Il 24 gennaio del 1961 uscita nelle sale italiane il secondo capitolo della trilogia dell’incomunicabilità

la notte

ROMA – Un palazzo signorile e, sullo sfondo, il grattacielo Pirelli di Milano. Si apre così La notte di Michelangelo Antonioni – uscito in sala sessant’anni fa, il 24 gennaio del 1961 -, capitolo centrale della trilogia dell’incomunicabilità, preceduta da L’avventura e seguita da L’eclisse, che valse al regista l’Orso d’Oro a Berlino.
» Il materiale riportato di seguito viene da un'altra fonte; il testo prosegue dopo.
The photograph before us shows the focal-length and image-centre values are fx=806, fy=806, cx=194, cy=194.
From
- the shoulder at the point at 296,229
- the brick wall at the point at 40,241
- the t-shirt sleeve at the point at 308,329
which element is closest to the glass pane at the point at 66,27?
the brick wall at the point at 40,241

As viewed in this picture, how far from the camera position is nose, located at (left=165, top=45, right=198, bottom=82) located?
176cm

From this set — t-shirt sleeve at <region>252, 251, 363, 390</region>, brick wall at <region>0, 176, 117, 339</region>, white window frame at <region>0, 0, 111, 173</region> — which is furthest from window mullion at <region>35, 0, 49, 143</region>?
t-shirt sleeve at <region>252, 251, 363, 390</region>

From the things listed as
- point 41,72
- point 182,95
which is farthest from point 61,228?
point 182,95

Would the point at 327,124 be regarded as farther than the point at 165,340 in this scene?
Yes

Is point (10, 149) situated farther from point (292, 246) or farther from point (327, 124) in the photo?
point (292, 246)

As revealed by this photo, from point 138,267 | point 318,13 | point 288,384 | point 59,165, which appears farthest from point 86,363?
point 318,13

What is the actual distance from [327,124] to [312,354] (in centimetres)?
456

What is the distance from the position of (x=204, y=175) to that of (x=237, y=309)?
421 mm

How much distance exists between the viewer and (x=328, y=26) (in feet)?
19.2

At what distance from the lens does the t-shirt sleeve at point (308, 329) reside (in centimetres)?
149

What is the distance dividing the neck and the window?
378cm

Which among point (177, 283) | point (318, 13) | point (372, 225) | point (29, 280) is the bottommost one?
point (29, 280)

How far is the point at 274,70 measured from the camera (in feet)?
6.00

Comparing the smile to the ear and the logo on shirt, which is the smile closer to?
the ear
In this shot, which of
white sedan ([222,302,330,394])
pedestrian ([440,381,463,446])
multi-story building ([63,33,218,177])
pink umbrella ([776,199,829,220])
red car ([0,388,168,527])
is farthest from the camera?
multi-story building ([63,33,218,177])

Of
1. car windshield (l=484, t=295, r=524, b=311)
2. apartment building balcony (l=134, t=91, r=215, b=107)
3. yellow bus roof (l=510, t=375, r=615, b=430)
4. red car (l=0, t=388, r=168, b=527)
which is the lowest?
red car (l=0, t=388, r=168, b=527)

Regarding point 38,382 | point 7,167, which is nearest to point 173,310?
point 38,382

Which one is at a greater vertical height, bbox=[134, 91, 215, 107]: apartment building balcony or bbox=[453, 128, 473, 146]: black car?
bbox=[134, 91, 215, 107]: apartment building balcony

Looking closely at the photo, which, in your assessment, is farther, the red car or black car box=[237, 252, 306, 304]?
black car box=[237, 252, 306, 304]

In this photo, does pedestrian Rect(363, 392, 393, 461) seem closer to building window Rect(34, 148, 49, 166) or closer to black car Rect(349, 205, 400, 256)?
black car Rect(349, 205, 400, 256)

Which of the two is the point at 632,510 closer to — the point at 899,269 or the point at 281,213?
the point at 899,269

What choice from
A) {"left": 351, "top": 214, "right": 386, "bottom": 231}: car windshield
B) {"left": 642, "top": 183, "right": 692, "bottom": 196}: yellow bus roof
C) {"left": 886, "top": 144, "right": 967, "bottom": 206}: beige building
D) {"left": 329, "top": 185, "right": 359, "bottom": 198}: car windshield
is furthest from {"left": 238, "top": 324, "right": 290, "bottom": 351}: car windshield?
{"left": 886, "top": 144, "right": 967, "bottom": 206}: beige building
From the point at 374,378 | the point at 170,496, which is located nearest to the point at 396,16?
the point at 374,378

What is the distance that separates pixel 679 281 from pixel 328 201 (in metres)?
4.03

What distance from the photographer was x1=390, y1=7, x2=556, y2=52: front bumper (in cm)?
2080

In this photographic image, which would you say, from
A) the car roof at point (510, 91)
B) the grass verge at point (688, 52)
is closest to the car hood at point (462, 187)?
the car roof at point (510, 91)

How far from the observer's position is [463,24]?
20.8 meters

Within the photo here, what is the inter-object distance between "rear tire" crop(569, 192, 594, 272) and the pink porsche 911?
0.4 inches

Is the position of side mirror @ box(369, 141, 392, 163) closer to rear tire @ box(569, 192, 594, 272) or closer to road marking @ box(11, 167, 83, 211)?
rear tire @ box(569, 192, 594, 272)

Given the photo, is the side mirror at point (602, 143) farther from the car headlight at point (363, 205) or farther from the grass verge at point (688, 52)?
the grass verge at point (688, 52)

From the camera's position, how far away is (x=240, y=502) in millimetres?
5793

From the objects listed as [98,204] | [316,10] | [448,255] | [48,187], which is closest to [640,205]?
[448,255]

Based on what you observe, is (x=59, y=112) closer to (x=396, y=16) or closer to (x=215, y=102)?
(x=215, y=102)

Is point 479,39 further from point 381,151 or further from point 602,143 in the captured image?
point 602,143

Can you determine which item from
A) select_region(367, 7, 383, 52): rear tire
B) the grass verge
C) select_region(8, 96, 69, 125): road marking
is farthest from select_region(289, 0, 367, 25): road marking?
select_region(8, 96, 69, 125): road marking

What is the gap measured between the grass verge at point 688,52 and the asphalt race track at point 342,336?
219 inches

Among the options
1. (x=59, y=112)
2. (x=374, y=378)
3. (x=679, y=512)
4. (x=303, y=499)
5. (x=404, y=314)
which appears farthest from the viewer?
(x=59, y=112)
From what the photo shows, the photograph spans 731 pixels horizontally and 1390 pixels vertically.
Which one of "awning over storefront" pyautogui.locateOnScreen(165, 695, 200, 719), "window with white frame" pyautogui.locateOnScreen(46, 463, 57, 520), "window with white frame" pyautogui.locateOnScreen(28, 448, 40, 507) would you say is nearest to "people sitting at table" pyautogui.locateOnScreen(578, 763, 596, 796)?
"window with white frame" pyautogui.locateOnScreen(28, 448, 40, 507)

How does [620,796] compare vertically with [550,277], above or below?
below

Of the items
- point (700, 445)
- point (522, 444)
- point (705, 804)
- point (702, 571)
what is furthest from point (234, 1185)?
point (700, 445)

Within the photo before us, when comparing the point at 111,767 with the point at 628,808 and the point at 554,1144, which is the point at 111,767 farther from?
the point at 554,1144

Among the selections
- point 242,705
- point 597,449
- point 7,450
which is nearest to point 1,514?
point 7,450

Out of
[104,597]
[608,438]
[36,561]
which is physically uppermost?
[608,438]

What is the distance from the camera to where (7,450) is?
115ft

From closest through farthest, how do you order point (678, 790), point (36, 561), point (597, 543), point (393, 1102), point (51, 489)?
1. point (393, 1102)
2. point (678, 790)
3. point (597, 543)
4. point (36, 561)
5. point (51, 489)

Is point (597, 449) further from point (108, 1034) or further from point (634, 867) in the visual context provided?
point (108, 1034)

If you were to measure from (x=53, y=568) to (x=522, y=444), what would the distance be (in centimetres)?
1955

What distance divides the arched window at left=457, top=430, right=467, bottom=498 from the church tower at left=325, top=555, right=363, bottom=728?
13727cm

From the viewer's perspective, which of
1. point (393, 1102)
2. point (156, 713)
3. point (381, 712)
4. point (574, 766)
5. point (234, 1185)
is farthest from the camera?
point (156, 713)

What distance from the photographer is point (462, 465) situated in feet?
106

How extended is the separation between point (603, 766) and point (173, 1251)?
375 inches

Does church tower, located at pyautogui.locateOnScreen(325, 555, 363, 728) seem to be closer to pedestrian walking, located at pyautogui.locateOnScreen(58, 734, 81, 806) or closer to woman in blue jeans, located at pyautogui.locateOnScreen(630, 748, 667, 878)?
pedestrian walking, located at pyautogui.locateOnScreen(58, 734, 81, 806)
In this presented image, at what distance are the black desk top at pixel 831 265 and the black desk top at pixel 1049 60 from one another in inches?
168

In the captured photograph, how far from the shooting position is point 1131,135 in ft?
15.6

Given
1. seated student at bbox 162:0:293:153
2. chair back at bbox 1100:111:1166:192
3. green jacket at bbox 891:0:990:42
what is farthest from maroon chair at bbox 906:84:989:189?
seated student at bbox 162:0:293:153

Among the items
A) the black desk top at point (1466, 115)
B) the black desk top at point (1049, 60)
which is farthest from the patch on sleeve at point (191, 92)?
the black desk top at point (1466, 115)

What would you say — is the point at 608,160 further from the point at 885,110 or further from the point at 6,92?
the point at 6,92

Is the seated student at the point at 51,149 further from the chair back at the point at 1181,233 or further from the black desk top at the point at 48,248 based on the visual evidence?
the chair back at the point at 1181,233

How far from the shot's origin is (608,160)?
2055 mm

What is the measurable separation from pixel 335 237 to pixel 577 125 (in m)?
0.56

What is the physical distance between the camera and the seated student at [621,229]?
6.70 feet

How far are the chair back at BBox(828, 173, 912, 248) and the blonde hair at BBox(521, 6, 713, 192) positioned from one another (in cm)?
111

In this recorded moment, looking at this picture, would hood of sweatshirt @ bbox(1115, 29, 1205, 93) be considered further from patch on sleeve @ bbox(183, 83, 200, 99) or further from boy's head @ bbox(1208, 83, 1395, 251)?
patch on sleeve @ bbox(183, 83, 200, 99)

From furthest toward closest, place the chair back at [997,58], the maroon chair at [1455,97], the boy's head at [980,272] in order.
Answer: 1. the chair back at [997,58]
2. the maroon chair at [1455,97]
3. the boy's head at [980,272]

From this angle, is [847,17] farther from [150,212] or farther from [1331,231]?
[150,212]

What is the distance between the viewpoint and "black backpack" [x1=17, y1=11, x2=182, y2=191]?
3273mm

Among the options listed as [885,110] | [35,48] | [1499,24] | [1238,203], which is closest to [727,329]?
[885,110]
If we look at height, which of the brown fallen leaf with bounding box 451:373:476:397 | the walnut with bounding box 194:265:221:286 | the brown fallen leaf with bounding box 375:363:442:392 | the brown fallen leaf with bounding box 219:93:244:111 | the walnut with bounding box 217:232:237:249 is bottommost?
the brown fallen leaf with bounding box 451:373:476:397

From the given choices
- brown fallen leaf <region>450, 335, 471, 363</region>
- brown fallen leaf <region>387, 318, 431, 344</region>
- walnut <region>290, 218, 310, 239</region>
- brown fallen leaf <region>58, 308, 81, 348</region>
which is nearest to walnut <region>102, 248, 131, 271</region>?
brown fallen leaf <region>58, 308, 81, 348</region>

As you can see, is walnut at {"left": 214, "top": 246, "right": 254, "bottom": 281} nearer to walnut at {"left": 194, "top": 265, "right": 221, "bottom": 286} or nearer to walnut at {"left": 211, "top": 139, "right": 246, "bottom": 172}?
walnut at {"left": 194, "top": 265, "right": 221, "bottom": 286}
Due volti della stessa città che si stava trasformando sotto gli occhi dei suoi cittadini come racconta la lunga inquadratura iniziale che, scendendo dall’alto verso il basso del Pirellone, mostra nel riflesso delle sue vetrate quel grande cantiere a cielo aperto che era Milano all’epoca, simbolo dell’edilizia moderna intenzionata a spazzare via la miseria ereditata della guerra. Per quelle strade caotiche, intasate dal traffico e dalle linee geometriche votate alla linearità si muovono Giovanni (Marcello Mastroianni), scrittore di successo, e la moglie Lidia (Jeanne Moreau).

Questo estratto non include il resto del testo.